Dataset entries:
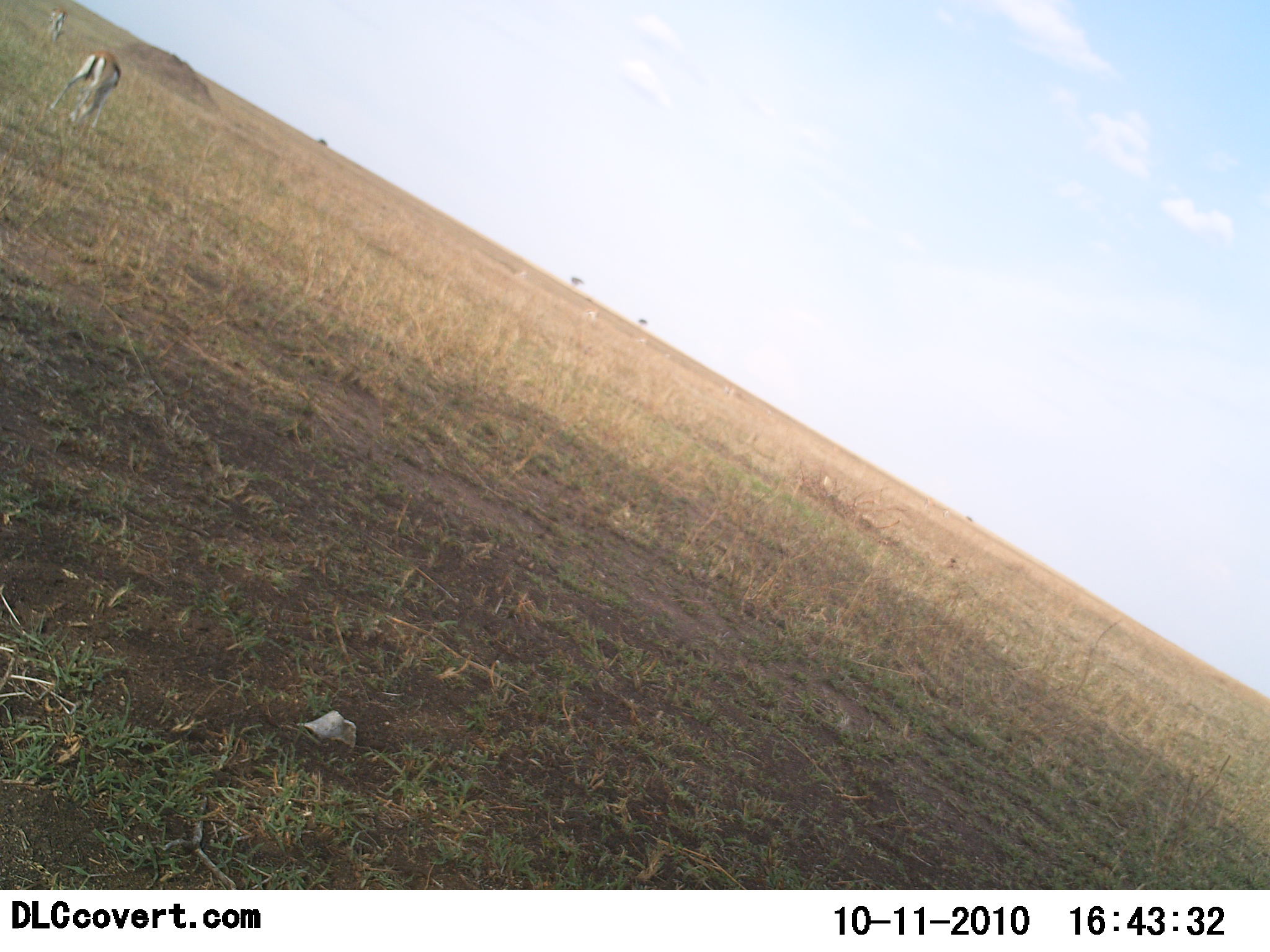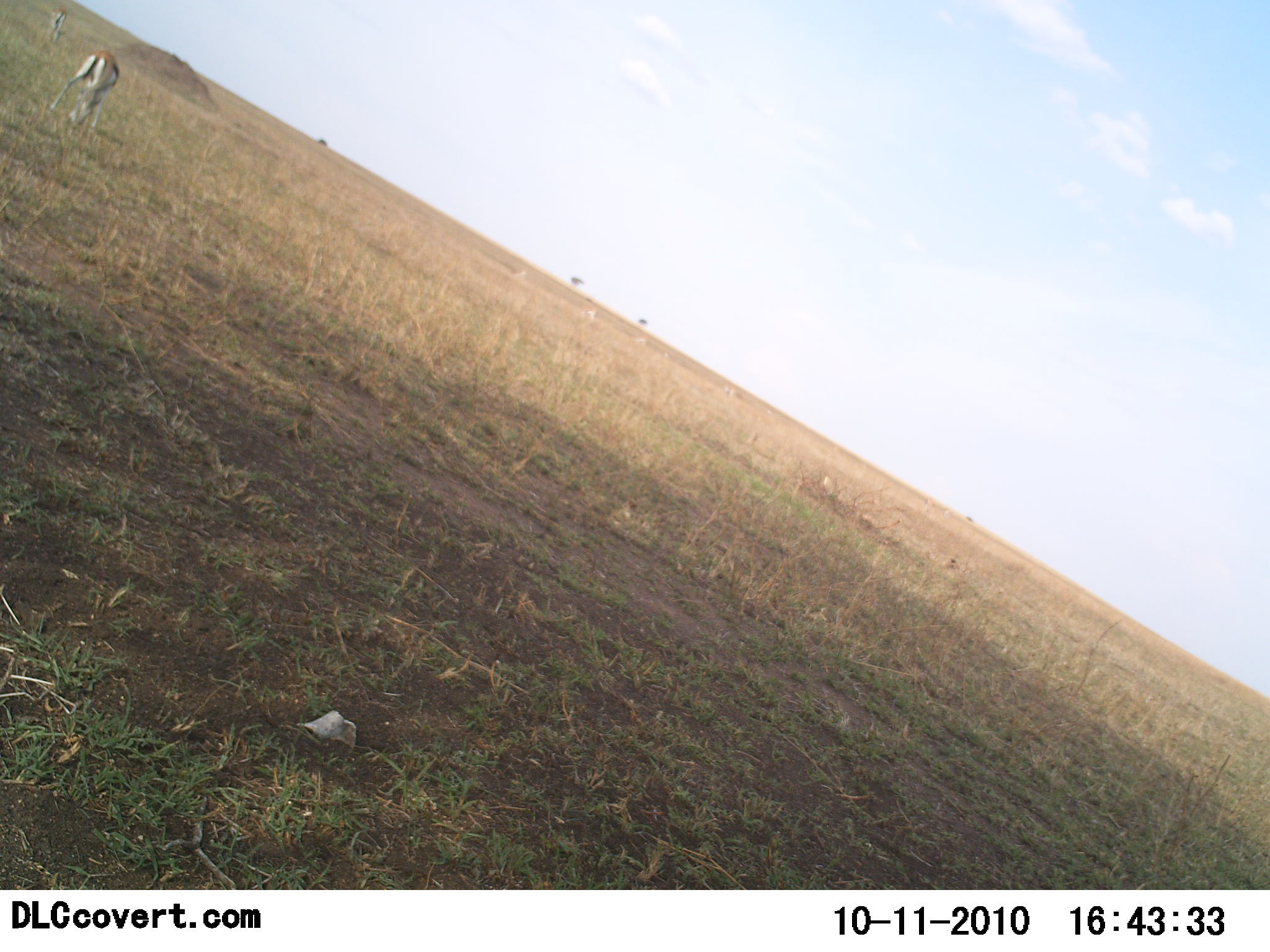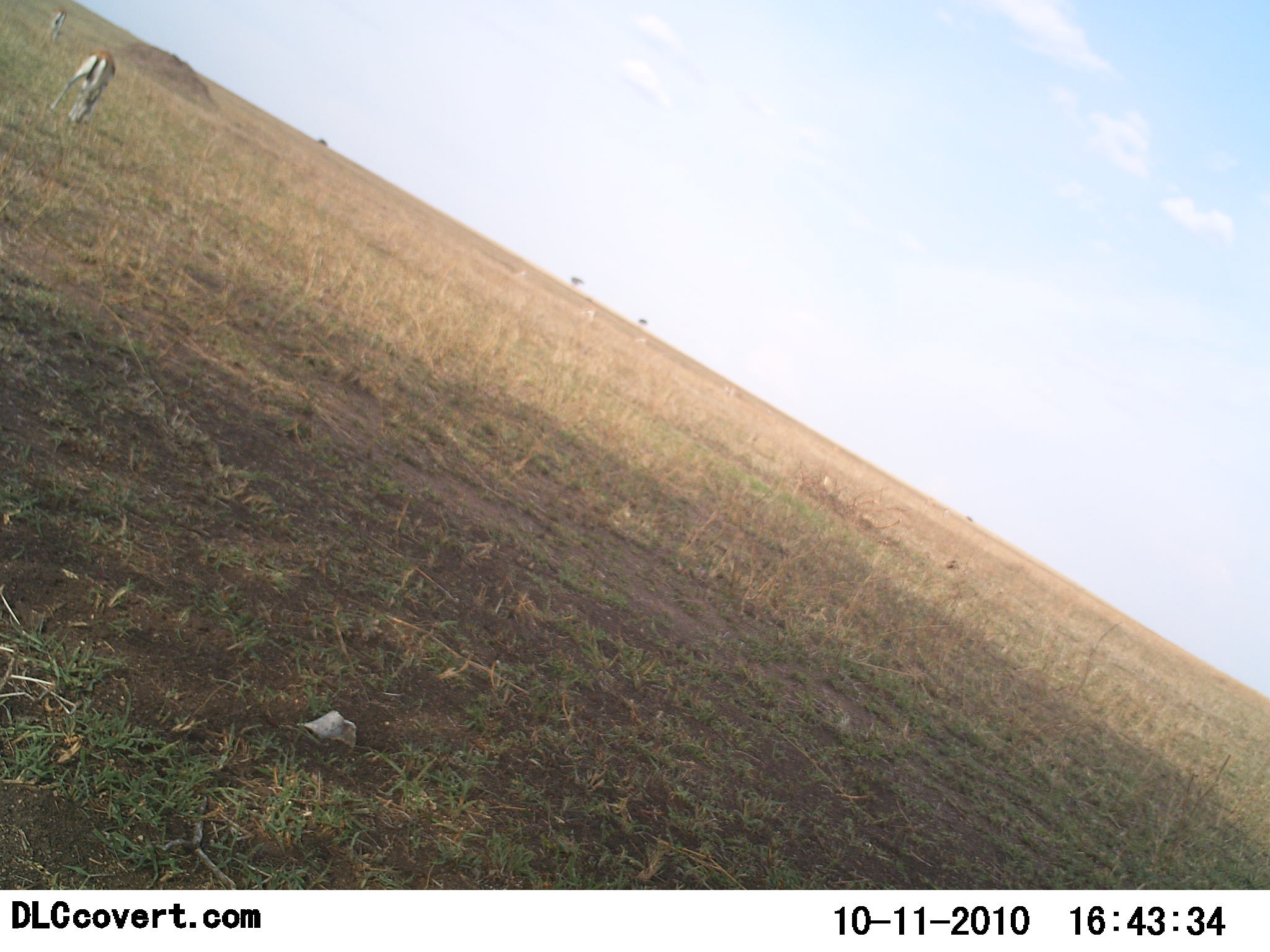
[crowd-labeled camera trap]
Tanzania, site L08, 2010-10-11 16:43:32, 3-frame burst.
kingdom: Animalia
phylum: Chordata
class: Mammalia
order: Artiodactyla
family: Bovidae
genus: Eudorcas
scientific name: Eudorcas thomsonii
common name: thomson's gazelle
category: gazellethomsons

- **WHAT YOU HAVE TO DO**:
With the images left out, output all the entries above exactly.

- **RESPONSE TO THE TASK**:
[crowd-labeled camera trap]
Tanzania, site L08, 2010-10-11 16:43:32, 3-frame burst.
kingdom: Animalia
phylum: Chordata
class: Mammalia
order: Artiodactyla
family: Bovidae
genus: Eudorcas
scientific name: Eudorcas thomsonii
common name: thomson's gazelle
category: gazellethomsons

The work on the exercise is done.